Psychiatric Services | 2009
Laura Pedrini; Laura Rosa Magni; Caterina Giovannini; Valentina Panetta; Valeria Zacchi; Giuseppe Rossi; Anna Placentino
OBJECTIVE This study evaluated levels and risk factors of burnout in a sample of mental health professionals employed in nonhospital psychiatric residential facilities of northern Italy. METHODS Nurses, nurse assistants, and educators completed a questionnaire evaluating demographic variables, burnout (Maslach Burnout Inventory), job characteristics (Job Diagnostic Survey), workload, relationships with colleagues, and support from supervising coordinators. A total of 202 (83% response rate) questionnaires were analyzed.
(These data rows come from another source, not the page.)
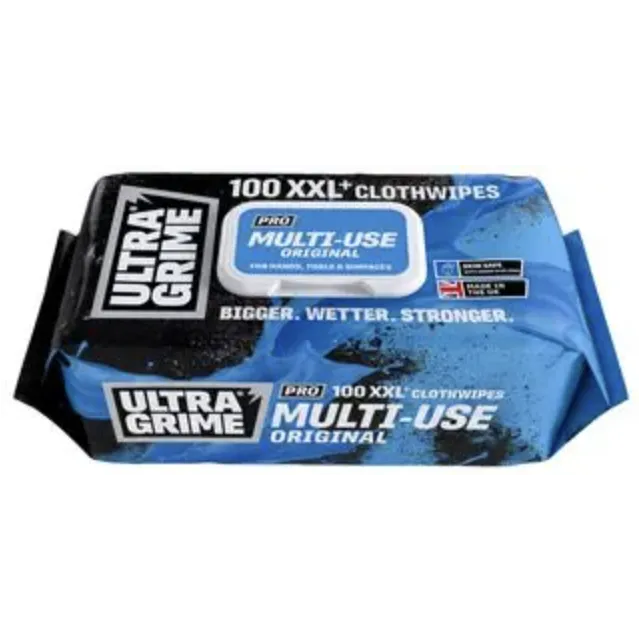 UltraGrime Multi Use Wipe x 100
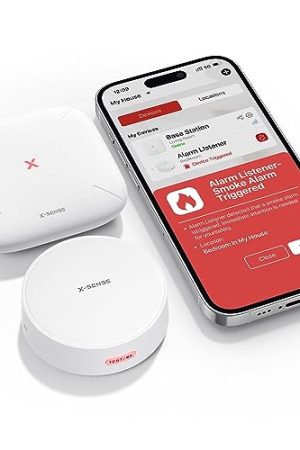 X-Sense Wi-Fi Listener: Transform Your Smoke & CO Alarms into Smart Devices with Free Real-Time Alerts, Works with SBS50 Base Station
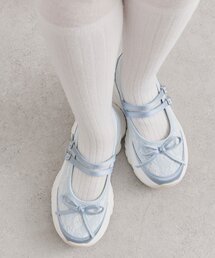 OLIVE des OLIVE | レースバレエシューズ(スニーカー)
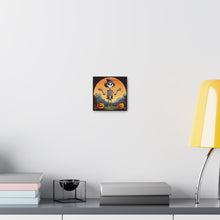 DistinctInk Canvas Wall Art with Skelefun Halloween for Halloween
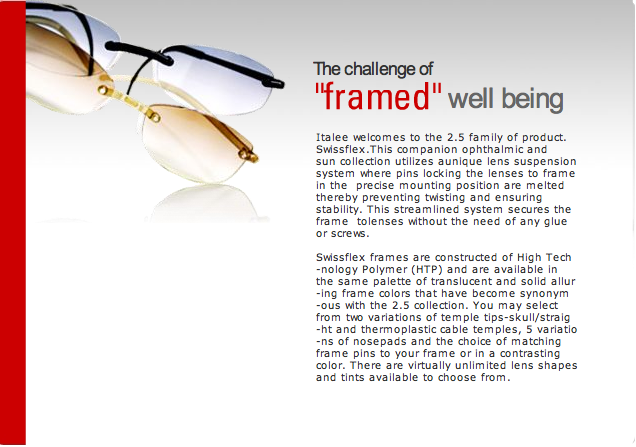 Swissflex Eyewear, the original t2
Logistic linear regressions were used to estimate predictors of burnout dimensions. RESULTS Burnout risk was widespread. Low feedback about job performance, poor support from coordinators, and young age predicted emotional exhaustion. Low feedback about job performance predicted feelings of depersonalization. Low task identity and young age predicted reduced feelings of personal accomplishment. CONCLUSIONS Interventions to prevent burnout among employees should be developed. These include providing feedback about performance, clearly identifying the tasks of the job, and providing support.